I absolutely loved reading this discourse.
The idea that we could somehow describe content differently is fascinating.
I had a long conversation about computers with my mother the other day. She is currently 70 years old and claims to have no understanding of computers or design patterns.
We took a piece of paper and wrote down some content. It was a few sentences and a few bullet points. I explained:
so - the computer just sees a string of characters. You know what the weight and level of importance of each of these pieces of content are - but the computer does not. How can we get some shared understanding going between you?
She was very frustrated but I just kept prompting her. I told her that the computer can read the letters - and that we can make some rules. After a few minutes - she was exasperated. She did not enjoy this challenge - and she just said:
Well… just put an x in front of it…
(meaning that the x would declare that the first sentence was of level 1 importance.)

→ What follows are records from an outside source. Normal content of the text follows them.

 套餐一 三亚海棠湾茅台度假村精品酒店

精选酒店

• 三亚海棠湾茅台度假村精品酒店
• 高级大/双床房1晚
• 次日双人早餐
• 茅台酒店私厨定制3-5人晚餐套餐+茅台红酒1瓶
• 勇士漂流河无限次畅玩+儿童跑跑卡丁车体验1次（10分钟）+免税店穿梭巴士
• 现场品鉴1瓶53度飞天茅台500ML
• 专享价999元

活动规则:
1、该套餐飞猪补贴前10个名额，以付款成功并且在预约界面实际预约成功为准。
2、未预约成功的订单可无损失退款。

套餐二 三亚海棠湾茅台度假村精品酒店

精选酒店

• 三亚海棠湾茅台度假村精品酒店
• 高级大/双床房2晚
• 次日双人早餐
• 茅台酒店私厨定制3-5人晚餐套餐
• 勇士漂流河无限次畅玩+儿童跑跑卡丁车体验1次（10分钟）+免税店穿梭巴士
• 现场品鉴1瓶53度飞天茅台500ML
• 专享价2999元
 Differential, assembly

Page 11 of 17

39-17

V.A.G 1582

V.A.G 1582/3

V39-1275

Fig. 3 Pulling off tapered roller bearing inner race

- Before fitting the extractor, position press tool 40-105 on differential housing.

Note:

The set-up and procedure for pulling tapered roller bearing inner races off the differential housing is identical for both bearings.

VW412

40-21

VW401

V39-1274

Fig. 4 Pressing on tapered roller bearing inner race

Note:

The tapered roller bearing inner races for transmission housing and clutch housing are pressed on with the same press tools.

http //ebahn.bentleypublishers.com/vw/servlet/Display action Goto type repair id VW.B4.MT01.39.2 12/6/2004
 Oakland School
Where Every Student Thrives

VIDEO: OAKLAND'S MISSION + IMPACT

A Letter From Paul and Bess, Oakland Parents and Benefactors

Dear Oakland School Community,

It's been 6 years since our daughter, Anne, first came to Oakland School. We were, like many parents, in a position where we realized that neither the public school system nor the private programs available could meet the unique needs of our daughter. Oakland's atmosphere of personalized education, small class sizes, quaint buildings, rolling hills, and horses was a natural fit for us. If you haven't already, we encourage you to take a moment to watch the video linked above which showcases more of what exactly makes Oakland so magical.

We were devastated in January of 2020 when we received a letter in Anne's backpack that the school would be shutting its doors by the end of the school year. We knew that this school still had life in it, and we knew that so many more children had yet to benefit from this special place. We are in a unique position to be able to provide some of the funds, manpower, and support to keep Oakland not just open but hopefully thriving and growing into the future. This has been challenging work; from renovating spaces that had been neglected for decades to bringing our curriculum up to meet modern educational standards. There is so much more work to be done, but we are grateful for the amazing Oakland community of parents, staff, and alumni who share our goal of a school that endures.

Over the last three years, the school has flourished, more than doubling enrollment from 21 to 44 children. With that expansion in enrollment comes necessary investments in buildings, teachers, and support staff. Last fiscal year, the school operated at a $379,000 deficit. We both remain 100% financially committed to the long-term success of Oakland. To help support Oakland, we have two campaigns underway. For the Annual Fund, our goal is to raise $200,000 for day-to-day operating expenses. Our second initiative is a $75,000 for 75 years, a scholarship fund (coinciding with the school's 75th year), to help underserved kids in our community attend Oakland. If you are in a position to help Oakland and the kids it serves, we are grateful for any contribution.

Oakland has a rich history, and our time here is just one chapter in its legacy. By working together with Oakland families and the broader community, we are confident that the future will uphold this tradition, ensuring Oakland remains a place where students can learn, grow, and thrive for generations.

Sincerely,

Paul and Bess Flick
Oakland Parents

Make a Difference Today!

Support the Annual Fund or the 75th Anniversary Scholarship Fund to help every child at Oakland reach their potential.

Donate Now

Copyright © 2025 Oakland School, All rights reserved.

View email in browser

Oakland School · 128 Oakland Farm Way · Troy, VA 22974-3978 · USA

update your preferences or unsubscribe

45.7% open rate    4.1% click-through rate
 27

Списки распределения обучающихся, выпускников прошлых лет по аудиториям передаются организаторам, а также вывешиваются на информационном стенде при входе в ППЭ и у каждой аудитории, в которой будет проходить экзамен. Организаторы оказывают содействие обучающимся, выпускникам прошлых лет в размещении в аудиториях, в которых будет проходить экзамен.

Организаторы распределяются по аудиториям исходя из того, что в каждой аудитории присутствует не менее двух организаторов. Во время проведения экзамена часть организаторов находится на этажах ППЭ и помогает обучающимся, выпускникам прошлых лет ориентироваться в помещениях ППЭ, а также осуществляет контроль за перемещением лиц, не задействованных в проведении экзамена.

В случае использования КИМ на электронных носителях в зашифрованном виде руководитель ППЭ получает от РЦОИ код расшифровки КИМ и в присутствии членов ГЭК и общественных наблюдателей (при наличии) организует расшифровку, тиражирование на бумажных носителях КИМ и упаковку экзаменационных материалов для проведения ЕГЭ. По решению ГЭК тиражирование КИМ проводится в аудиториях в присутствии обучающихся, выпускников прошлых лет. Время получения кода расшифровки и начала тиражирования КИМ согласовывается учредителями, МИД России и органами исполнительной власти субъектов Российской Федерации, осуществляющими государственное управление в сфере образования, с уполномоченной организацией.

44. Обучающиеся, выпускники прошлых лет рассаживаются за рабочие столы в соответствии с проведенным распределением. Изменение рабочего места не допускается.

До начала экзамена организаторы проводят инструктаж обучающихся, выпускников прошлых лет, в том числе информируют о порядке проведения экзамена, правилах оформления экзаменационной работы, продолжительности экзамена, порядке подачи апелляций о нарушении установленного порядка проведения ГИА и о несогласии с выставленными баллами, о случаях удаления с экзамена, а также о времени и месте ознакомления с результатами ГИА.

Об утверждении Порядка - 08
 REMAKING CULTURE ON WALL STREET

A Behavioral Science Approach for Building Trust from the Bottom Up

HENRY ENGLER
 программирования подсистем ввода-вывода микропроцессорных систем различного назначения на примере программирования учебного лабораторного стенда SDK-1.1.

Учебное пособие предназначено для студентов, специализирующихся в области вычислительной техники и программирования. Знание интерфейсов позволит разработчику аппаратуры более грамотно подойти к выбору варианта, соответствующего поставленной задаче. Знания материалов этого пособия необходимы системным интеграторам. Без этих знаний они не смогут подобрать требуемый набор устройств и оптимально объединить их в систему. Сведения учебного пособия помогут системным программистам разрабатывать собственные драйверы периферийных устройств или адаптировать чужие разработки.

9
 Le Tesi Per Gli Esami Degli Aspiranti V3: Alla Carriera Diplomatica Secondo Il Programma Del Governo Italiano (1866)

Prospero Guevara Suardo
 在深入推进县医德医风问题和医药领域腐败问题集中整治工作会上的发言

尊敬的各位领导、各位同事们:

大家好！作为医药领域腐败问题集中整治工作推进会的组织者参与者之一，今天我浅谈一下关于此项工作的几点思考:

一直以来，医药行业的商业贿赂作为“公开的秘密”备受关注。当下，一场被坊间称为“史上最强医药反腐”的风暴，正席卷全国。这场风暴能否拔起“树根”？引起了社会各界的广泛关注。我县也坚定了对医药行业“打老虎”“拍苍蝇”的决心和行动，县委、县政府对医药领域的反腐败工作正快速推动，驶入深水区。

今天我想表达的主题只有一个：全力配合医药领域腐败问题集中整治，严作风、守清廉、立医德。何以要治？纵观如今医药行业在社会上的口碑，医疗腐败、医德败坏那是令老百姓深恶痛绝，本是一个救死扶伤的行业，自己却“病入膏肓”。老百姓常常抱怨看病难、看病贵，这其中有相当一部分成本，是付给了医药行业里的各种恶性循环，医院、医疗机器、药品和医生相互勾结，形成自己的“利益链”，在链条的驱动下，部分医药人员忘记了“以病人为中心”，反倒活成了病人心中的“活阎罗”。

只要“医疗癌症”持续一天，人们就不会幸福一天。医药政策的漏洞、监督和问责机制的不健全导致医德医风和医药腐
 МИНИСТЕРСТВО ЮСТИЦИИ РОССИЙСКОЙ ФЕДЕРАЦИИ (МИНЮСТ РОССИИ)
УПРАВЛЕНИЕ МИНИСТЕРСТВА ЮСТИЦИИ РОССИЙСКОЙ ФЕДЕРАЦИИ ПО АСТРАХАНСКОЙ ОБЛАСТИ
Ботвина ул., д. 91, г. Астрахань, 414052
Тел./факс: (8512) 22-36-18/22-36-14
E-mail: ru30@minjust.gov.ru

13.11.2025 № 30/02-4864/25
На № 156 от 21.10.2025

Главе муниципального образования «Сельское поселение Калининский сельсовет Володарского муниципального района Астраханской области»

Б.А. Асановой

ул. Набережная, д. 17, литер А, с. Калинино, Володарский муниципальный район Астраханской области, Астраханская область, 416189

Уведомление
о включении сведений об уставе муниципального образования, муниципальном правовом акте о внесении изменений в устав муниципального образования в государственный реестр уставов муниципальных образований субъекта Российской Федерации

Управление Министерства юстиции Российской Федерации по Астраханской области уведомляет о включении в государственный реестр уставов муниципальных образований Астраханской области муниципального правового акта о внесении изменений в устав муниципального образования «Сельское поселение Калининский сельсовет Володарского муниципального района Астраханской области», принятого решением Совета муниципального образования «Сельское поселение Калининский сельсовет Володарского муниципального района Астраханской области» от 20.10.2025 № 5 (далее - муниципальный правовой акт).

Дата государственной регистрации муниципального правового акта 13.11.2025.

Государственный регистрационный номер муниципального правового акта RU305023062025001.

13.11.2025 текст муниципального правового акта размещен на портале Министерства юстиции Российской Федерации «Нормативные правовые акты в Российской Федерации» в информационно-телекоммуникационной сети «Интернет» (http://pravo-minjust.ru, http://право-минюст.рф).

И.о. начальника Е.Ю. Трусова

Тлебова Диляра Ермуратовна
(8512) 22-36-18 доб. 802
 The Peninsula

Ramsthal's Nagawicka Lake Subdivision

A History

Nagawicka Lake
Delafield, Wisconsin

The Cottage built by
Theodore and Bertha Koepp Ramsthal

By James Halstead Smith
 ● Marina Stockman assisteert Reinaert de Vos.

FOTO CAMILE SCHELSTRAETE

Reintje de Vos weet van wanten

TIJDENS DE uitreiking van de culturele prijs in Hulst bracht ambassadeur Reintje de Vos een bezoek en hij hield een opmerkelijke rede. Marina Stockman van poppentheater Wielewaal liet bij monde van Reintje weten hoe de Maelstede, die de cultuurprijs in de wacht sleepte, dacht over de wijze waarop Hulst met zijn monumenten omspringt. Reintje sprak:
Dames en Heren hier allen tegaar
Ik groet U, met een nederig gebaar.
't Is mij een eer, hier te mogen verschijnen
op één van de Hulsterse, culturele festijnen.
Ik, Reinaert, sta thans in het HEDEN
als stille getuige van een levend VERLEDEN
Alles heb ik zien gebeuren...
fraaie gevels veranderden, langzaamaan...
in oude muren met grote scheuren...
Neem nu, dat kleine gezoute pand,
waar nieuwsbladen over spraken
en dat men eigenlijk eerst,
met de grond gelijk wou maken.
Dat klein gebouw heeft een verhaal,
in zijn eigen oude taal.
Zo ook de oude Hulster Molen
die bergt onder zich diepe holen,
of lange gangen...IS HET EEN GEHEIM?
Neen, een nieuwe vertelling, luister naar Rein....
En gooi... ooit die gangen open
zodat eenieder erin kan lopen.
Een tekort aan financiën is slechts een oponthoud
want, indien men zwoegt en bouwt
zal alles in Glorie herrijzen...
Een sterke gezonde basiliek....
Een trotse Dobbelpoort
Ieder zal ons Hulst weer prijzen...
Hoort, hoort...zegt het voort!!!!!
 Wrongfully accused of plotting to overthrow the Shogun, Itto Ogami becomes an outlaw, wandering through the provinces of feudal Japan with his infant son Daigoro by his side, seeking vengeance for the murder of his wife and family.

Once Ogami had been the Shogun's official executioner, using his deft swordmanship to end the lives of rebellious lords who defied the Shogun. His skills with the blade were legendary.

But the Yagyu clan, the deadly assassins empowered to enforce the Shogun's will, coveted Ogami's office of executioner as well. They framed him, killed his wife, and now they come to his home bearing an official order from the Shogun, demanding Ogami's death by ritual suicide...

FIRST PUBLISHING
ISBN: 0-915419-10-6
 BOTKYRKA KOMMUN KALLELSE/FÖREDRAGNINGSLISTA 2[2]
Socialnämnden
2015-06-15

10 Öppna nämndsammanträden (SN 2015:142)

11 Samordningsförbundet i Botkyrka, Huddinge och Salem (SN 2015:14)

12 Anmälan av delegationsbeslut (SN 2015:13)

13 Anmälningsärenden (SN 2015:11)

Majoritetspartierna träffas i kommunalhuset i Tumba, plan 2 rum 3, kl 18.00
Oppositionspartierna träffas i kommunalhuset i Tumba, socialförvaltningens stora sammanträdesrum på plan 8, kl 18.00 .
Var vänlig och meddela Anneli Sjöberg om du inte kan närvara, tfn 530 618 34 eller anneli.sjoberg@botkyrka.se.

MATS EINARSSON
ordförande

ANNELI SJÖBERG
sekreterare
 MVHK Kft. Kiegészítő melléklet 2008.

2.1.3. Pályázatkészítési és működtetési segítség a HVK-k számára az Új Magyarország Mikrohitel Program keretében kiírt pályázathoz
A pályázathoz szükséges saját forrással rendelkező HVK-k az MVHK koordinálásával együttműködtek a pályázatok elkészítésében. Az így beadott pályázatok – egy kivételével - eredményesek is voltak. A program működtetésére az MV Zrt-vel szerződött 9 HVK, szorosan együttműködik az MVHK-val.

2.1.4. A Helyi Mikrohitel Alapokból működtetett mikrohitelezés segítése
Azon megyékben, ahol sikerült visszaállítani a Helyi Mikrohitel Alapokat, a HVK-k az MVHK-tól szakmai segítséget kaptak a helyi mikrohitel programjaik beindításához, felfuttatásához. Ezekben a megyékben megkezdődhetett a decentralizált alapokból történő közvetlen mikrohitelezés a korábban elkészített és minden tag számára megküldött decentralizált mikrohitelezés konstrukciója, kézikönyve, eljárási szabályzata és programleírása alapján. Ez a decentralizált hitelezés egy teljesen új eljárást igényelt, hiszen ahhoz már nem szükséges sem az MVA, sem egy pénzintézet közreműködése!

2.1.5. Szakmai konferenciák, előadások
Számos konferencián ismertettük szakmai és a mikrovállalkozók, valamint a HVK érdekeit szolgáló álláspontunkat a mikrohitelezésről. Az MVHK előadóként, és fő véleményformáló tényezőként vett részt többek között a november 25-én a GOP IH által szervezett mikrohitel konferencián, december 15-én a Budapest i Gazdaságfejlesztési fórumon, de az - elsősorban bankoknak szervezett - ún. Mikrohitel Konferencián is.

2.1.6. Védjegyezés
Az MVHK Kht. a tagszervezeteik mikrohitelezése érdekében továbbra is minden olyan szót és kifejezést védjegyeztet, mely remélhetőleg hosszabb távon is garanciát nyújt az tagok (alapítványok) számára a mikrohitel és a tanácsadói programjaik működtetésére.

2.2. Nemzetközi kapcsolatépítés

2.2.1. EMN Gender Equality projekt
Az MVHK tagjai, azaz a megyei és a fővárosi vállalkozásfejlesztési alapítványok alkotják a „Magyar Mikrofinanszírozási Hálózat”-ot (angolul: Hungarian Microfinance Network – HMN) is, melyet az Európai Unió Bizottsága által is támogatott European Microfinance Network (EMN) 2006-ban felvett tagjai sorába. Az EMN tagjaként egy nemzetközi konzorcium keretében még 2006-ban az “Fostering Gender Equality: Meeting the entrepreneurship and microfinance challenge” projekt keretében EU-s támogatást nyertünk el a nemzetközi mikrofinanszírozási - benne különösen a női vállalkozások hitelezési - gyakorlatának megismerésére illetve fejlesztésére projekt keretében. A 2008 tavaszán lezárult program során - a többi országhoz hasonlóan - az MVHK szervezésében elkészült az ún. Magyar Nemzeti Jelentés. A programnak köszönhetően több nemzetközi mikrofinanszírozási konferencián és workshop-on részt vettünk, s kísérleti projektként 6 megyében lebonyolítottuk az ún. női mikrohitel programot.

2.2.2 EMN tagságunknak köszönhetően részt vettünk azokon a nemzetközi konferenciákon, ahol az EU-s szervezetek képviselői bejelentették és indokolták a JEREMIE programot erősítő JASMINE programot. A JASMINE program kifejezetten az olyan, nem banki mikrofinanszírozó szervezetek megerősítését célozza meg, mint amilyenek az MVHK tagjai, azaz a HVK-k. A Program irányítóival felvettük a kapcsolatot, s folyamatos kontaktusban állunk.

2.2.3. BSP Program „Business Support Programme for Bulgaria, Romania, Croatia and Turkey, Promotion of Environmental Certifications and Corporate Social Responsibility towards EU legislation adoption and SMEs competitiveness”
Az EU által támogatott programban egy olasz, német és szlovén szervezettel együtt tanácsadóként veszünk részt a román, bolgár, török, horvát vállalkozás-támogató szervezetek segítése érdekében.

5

I said that was a great idea… but what about the second sentence? She said - that it was just a paragraph - so, it could be the default. “The computer should be able to know if it doesn’t have an x… then it’s just a paragraph, right?” I said, sure. But what about that other heading. That looks like a section heading - that might be in an essay.
Well, just put 2 x’s for that. It can be the 2nd most important.
So, - in about 10 minutes - my mom had basically described her own frustrated version of markdown with x
instead of #
I’m excited to think about other options to HTML / but I’m also not really sure how to even start.
There is some content. We ‘mark’ it - so - that we can reference it — and then we write(declare) a bunch of rules - and apply styles based on those markers… - and even my mom ends up with this same idea.
HTML(DOM), CSS, and OO programing styles - all just end up as groups of key:value pairs.
node-1
content='Title thing'
.thing {
color: red;
}
const thing = {
amount: 3,
};
Regarding this proposal - I’d love to see an example of another way we could describe content for the web. Are there any experiments or examples?